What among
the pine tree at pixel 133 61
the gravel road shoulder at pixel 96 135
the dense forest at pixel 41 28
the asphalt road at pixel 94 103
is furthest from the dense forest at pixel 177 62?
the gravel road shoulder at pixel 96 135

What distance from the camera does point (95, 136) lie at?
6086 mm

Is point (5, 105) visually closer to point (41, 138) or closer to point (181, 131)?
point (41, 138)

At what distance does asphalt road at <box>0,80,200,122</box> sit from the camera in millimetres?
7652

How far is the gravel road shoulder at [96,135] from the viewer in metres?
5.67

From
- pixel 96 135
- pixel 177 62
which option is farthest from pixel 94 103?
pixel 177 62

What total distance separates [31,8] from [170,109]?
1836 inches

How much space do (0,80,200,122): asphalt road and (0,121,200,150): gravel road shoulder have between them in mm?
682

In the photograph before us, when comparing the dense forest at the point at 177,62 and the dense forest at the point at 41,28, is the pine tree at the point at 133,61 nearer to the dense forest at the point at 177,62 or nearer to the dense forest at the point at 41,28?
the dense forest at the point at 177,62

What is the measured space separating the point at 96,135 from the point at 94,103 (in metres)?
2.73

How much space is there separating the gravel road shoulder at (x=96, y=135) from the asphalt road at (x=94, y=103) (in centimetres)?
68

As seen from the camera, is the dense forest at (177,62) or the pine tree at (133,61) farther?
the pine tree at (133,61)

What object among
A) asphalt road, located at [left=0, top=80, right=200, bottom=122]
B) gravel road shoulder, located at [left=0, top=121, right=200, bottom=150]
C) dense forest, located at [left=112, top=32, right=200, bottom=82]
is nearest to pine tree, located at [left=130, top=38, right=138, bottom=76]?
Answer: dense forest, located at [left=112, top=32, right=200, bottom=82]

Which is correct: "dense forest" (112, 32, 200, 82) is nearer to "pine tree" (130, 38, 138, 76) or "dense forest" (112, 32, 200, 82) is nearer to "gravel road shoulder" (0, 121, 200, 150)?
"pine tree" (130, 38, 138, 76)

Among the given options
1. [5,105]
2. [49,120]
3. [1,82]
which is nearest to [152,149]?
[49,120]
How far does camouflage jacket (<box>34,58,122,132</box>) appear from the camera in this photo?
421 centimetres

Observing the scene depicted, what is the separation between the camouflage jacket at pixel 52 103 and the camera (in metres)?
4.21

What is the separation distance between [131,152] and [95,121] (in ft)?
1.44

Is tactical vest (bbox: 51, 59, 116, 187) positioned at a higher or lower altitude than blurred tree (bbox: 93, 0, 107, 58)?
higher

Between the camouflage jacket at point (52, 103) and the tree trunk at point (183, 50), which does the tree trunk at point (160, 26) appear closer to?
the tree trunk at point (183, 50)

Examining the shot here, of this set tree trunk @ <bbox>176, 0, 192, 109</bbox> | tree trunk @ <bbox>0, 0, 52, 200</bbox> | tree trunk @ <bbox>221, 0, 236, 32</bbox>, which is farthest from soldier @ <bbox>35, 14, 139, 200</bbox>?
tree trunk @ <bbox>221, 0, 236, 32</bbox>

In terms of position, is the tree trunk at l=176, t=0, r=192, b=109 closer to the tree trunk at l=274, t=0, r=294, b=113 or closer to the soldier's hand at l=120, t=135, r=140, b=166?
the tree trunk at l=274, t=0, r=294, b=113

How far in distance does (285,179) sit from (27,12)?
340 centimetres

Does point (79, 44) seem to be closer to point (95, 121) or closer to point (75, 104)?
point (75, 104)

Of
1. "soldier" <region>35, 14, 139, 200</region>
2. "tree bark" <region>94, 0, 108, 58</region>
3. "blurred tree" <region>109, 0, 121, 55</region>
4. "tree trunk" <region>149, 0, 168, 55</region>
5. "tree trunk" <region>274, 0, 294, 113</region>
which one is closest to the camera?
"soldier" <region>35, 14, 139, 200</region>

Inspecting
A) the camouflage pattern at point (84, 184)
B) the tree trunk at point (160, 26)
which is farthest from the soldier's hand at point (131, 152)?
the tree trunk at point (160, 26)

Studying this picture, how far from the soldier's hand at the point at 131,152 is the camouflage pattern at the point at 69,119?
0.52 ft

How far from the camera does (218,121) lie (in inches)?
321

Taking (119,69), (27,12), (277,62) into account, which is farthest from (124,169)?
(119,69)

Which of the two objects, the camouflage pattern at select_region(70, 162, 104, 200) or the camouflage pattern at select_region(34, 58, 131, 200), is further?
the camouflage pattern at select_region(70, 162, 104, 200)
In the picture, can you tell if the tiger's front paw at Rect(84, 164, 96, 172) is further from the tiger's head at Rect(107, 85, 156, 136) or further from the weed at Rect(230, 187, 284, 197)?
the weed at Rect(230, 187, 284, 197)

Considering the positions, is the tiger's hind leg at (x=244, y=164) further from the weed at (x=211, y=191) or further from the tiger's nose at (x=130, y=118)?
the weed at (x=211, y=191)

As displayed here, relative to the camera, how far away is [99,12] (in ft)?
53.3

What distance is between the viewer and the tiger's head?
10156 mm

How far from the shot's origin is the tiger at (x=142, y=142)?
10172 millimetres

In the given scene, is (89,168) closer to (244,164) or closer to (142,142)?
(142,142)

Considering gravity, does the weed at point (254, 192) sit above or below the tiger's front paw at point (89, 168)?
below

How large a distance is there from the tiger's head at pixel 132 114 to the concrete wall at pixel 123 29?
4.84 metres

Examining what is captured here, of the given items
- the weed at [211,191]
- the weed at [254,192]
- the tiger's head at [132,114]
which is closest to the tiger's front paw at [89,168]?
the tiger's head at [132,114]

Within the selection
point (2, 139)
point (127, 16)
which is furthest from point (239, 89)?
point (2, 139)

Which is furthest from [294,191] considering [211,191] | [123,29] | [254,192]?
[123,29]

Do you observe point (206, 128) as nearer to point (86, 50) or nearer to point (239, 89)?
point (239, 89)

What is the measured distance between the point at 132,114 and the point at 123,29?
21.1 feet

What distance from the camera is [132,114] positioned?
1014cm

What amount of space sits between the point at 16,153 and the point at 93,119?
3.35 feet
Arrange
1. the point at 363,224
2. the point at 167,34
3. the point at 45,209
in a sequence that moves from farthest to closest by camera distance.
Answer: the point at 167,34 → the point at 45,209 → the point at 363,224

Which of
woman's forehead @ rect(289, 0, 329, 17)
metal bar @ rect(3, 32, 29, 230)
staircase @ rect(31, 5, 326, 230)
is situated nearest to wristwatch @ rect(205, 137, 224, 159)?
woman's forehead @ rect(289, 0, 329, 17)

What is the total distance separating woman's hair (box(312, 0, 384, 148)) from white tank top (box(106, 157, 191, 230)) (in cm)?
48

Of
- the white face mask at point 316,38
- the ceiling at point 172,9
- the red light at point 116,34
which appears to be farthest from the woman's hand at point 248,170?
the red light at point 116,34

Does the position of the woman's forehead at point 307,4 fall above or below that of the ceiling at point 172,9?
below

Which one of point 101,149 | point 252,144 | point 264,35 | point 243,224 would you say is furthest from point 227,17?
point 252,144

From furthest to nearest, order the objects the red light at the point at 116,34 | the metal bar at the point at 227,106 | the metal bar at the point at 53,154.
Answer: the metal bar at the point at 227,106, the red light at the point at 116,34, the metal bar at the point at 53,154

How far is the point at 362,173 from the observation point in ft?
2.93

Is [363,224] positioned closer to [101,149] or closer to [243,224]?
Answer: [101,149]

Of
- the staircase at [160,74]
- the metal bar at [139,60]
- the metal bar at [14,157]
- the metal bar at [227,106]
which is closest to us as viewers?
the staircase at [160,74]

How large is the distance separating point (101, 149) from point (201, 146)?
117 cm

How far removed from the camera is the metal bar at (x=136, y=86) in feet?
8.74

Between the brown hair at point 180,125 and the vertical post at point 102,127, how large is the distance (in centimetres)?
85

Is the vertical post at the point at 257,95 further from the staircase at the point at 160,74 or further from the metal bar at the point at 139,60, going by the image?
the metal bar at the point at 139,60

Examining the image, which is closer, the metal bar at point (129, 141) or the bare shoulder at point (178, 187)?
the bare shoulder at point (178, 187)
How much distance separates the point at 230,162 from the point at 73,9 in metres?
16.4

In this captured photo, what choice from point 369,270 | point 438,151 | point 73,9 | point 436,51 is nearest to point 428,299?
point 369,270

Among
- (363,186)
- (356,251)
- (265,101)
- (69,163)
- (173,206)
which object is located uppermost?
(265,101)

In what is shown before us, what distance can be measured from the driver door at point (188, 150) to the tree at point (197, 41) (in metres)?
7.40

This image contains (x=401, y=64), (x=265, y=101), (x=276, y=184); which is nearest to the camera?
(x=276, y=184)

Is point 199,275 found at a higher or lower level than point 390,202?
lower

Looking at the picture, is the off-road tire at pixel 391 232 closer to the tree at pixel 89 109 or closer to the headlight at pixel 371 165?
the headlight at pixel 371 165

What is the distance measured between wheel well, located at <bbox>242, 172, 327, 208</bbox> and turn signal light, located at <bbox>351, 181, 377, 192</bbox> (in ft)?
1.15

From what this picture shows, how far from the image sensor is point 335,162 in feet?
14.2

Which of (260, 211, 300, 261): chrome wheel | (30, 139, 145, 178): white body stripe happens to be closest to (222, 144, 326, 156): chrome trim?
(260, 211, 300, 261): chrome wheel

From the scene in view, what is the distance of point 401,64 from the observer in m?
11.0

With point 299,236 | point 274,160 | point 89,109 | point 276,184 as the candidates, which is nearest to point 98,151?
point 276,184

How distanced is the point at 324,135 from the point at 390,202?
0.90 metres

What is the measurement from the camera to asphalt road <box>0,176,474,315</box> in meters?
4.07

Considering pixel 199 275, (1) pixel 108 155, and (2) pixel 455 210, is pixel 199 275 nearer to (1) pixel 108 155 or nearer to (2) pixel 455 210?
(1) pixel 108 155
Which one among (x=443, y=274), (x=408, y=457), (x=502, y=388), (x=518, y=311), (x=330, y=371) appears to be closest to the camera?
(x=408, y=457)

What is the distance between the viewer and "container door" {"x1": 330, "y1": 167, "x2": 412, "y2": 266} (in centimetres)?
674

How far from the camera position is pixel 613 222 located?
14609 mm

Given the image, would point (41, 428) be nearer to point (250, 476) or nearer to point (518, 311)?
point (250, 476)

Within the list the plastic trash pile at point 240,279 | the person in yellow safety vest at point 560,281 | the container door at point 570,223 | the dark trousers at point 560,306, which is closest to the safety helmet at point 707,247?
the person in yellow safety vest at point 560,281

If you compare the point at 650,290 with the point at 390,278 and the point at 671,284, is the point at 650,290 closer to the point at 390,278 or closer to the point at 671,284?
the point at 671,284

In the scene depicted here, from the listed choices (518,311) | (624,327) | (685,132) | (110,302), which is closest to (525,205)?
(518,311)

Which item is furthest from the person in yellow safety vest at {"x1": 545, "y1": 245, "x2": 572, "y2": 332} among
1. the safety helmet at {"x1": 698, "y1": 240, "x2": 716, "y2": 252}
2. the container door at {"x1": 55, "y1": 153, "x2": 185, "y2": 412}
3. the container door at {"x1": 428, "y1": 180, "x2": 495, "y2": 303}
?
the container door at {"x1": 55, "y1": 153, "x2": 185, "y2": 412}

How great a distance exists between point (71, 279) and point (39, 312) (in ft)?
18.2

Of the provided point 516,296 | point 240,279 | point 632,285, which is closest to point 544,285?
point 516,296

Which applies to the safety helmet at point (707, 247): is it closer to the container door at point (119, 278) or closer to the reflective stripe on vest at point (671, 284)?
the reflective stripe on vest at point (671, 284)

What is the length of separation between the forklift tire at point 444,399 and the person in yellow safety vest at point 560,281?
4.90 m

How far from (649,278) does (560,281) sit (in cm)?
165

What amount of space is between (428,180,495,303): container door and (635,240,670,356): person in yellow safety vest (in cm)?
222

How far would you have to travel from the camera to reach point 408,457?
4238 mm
------------------------------------------------
● **What is being asked**: Copy the items verbatim, beginning at the line that contains "As seen from" and stopping after the line that contains "Answer: dense forest, located", with both of those lines included.

● **Reply to the task**:
As seen from the camera, is the dense forest at (177,62) or the pine tree at (133,61) farther?
the pine tree at (133,61)

What object among
A) asphalt road, located at [left=0, top=80, right=200, bottom=122]
B) gravel road shoulder, located at [left=0, top=121, right=200, bottom=150]
C) dense forest, located at [left=112, top=32, right=200, bottom=82]
is nearest to pine tree, located at [left=130, top=38, right=138, bottom=76]?
Answer: dense forest, located at [left=112, top=32, right=200, bottom=82]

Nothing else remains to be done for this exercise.